The memory file is prose. It records file groups, difficulty estimates, tool choices, and run summaries. Later parser runs use it as context.

## Architecture

```text
CLI  (ocragent init / run / tool)
 |
AI Agents  (init_tools / parser / reviewer)
 |
Tool chain  (builtin tools + user_toolbox.py)
```

![Architecture diagram](docs/assets/readme-architecture.jpg)

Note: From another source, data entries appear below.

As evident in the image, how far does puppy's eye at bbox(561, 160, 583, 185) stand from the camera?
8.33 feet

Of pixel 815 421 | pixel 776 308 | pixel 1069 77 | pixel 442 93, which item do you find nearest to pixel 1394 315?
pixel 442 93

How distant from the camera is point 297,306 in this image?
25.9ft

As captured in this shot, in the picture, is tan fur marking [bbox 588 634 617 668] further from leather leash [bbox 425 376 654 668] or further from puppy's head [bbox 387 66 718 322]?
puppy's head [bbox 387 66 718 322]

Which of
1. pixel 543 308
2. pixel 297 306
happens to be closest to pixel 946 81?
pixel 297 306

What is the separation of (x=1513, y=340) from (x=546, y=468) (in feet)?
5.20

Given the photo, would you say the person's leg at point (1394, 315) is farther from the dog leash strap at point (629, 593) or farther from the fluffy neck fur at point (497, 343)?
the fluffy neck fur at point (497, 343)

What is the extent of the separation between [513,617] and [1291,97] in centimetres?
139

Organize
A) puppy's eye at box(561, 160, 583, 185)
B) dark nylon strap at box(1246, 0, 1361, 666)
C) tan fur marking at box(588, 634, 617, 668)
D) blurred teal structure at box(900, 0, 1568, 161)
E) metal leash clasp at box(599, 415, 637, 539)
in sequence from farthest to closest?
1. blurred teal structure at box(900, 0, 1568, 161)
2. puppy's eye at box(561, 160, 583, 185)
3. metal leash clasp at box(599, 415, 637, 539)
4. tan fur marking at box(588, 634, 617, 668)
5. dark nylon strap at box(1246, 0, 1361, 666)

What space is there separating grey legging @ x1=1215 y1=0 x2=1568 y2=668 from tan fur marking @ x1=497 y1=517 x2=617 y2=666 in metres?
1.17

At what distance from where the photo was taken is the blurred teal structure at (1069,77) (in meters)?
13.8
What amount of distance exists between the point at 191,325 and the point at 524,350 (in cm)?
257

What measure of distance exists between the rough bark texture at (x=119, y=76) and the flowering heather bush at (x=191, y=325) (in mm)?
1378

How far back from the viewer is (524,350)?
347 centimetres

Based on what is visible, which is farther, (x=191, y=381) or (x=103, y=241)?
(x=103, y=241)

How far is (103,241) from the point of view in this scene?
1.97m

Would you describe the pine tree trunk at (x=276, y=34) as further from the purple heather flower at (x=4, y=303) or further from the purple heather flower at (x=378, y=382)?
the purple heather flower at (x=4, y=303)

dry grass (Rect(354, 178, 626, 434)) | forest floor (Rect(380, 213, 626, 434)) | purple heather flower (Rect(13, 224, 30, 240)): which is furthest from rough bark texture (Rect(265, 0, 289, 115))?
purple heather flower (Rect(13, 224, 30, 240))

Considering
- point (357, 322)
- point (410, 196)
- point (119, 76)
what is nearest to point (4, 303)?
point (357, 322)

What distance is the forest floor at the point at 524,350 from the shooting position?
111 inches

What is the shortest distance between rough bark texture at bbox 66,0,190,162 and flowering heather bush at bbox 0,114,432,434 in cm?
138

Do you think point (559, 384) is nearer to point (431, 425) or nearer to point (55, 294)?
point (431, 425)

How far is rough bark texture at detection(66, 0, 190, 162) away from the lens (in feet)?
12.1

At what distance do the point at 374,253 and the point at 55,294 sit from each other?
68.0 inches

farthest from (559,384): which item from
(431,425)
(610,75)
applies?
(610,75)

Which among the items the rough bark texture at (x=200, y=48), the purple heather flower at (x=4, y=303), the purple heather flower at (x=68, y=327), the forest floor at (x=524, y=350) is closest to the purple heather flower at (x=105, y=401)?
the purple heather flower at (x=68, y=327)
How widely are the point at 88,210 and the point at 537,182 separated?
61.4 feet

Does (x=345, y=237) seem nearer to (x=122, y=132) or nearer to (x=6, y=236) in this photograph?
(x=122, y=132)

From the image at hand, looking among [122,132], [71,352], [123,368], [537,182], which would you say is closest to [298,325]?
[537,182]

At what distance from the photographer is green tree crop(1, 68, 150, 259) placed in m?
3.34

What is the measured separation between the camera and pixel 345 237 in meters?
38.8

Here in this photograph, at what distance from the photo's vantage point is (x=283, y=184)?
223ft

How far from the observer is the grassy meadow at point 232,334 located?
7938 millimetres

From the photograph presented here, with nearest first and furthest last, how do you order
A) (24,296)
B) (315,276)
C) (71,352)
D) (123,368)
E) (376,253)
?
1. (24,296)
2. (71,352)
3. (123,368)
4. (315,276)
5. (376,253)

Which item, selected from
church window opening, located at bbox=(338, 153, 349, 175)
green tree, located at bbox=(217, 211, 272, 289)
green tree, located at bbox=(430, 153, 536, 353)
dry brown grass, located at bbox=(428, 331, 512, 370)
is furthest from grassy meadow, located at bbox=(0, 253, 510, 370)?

| Plane | Responsibility | Examples |
| --- | --- | --- |
| CLI and commands | Stable command behavior | config, paths, logging, stdout, stderr |
| Tool registry | Parser capability boundary | PDF text, image thumbnails, Pandoc, user OCR, VLM APIs |
| Agent loops | Runtime decisions | file grouping, tool selection, review, retry |

The parser agent does not call vendor APIs directly. It reads the available parser tools, chooses one, runs it through the tool boundary, and sends extracted text to the reviewer. If review fails, the parser can retry with another tool or a higher-cost route.

## Configuration

Configuration priority:

1. Environment variables.
2. `./ocragent.settings.toml`.
3. `~/.ocragent/ocragent.settings.toml`.
4. Package defaults.

Common settings:

```toml
[aigc.api.chatcomp]
base = "http://localhost:8080/v1"
authkey = ""
model = ""
model_hasVision = true

[output]
dir = "ocragent_results"
ext = "auto"
parser_summary_batch = 5

[reviewer]
max_length = 1000
```

The complete default file is [src/ocragent/ocragent.settings.default.toml](src/ocragent/ocragent.settings.default.toml).

## Documentation

- [User Guide](docs/user-guide.md)
- [Architecture](docs/architecture.md)
- [Agent Loop](docs/agent-loop.md)
- [Tool Mechanism](docs/tool-mechanism.md)
- [Developer Guide](docs/developer-guide.md)

## Contributing

OCRAgent is beta. Breaking changes are still possible.

Useful contributions:

- Add or improve builtin parser tools.
- Add demo assets for real document cases.
- Improve reviewer prompts and failure cases.
- Strengthen tests around CLI behavior, tool discovery, and generated user tools.
- Write adapters for common OCR, VLM, and document conversion backends.
- Improve documentation for tested workflows.

Run tests:

```shell
uv run python -m unittest discover -s tests
uv run --extra pdf python -m unittest discover -s tests
```

Important paths:

- `src/ocragent/cli.py`: command boundary.
- `src/ocragent/cmd/`: command implementations.
- `src/ocragent/cmd/tool.py`: builtin and user tool contract.
- `src/ocragent/agent/`: model-facing loops.
- `src/ocragent/config.py`: layered settings.
- `tests/`: test suite and CLI flow checks.